Scammers steal Zehnder Communications name in fake job posting  

    At least four dozen aspiring graphic designers recently applied for a job through the website with a firm called Zehnder Communications Group that promised to pay entry level applicants up to $40 an hour for home-based, part-time work.

    Like most things that sound too good to be true, it was. The job posting was a fake and the company doesn’t exist.

    Now, officials with the real firm whose name was used by the scammers—Baton Rouge-based Zehnder Communications, an advertising and public relations agency with offices in New Orleans and Nashville—are trying to spread the word and let others know how easy it is to be victimized.

    “I had no idea this went on,” says Zehnder Communications HR Director Stephanie Funti. “Now that I’ve begun looking into this, I’ve come to realize we are just a drop in the ocean. There are so many others out there. It’s really scary.”

    When the fake job post first appeared in early February, Zehnder officials were unaware of the scam, which initially seemed convincing. Aside from the fact that the company name was slightly off—Zehnder Communications Group as opposed to the real name, Zehnder Communications—the ad featured the names of several real Zehnder employees. Those names were then used to conduct online interviews in bogus Zehnder chat rooms.

    But there were a couple of big red flags. For one, the fake company’s email address came from a Gmail account. For another, the ad promised to send any new hires a $6,000 check to cover their home office “set up fee.” In return, the new hires would send the scammers their bank account routing information for the alleged purposes of directly deposited paychecks.

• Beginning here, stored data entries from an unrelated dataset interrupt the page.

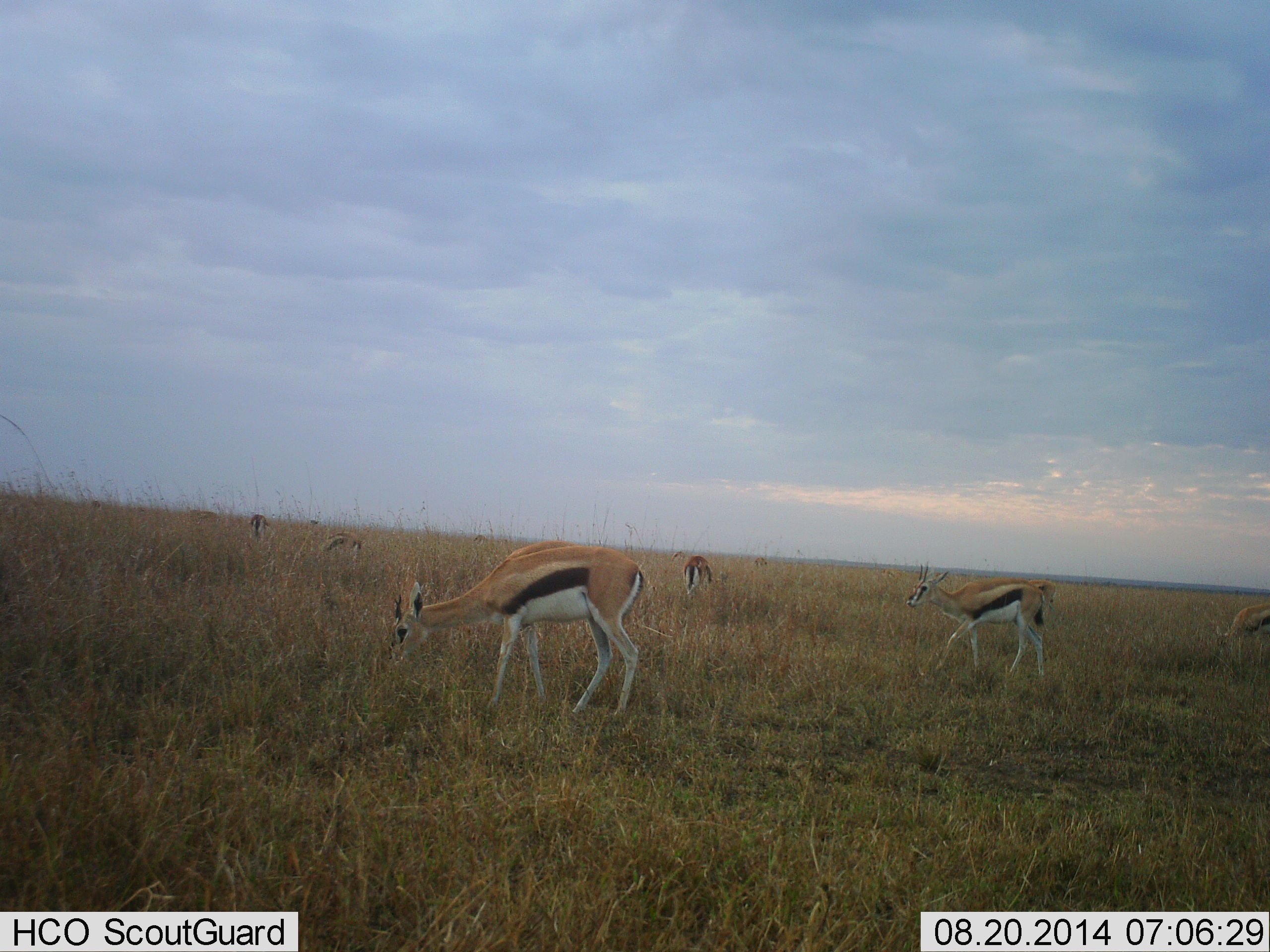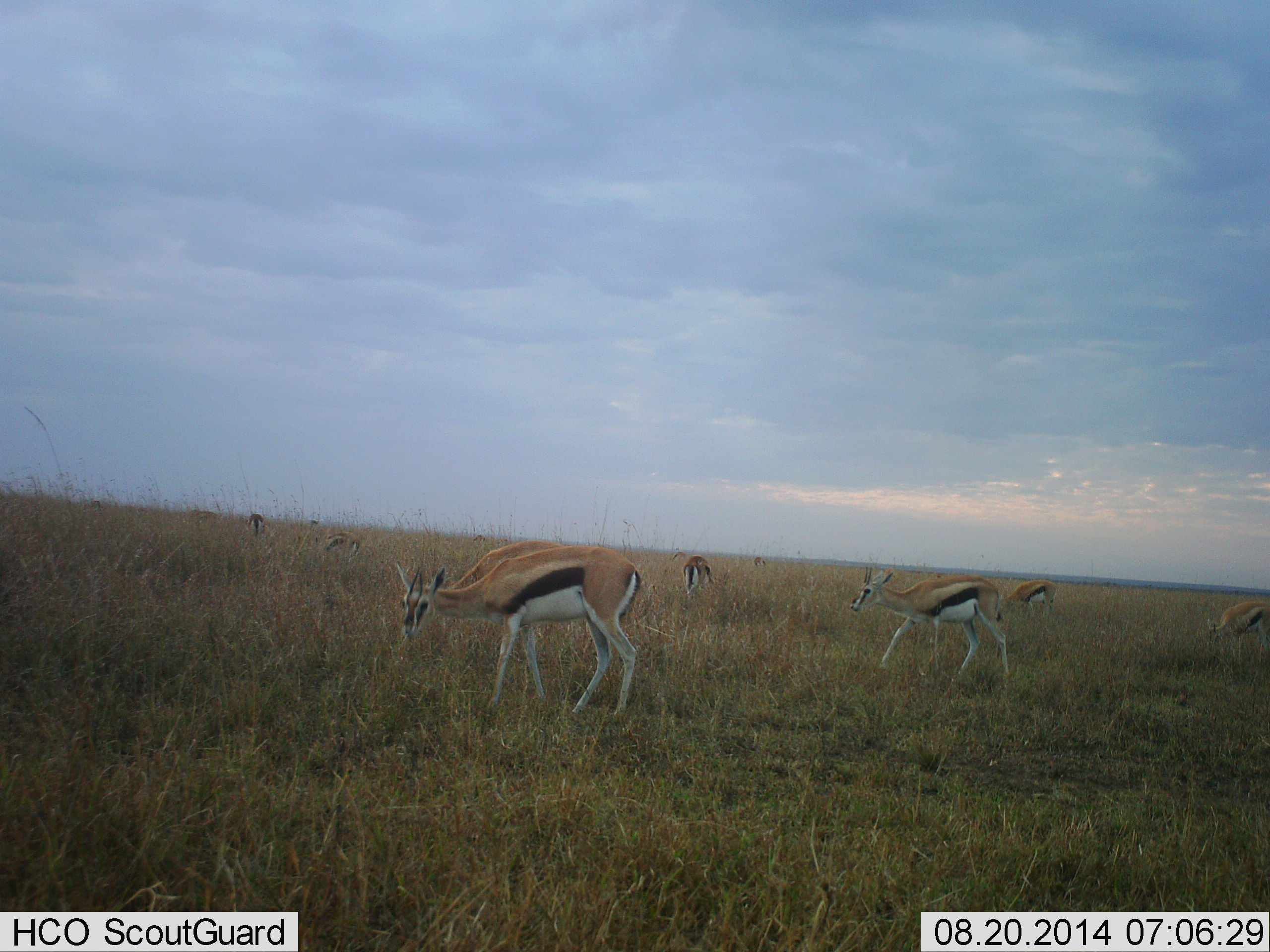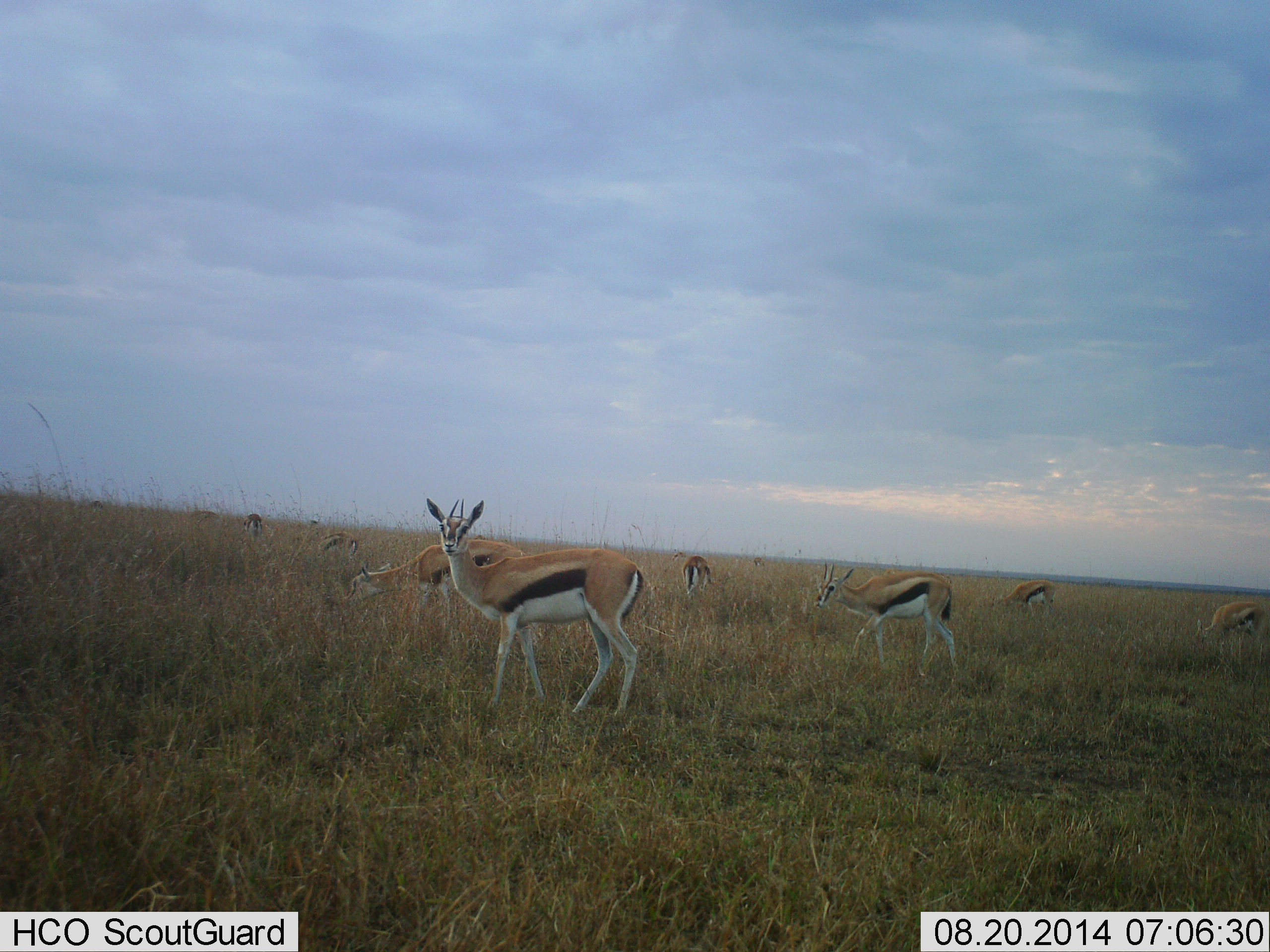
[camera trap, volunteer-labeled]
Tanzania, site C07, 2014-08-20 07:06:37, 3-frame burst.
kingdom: Animalia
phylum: Chordata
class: Mammalia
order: Artiodactyla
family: Bovidae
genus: Eudorcas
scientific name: Eudorcas thomsonii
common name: thomson's gazelle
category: gazellethomsons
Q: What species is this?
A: Gazellethomsons (thomson's gazelle) (Eudorcas thomsonii).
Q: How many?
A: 8.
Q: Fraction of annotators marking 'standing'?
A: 50%.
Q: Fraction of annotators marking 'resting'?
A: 0%.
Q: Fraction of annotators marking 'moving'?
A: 50%.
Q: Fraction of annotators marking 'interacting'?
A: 0%.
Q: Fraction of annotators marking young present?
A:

    Within a few days, the predominantly young applicants—and, in some cases, their skeptical parents—started calling the real Zehnder to verify what was, by all accounts, a peculiar offer.

    Funti immediately contacted and reported the ad as fake. She says the website was responsive and escalated her complaint to its fraud division, which suspended the ad. But it was another two days before the website confirmed the ad was a scam and removed it permanently, by which time the scammers had posted it on other websites, like LinkedIn and Craig’s List.

    Funti says she doesn’t think any applicants actually supplied their bank information to the scammers but she cannot be sure. In the meantime, Zehnder has posted information on its website about the scam and has reported the crime to the FBI, which encourages anyone who has been victim of such a scam to report it to the agency’s Internet Crime Complaint Center.

    Funti also encourages businesses and job applicants to be on guard and to bone up on the growing number of online scams around hiring opportunities.

    “Just make you sure you monitor, monitor, monitor and try to be proactive,” she says. “The cunning ways people will use to try to scam others never ceases to amaze me.”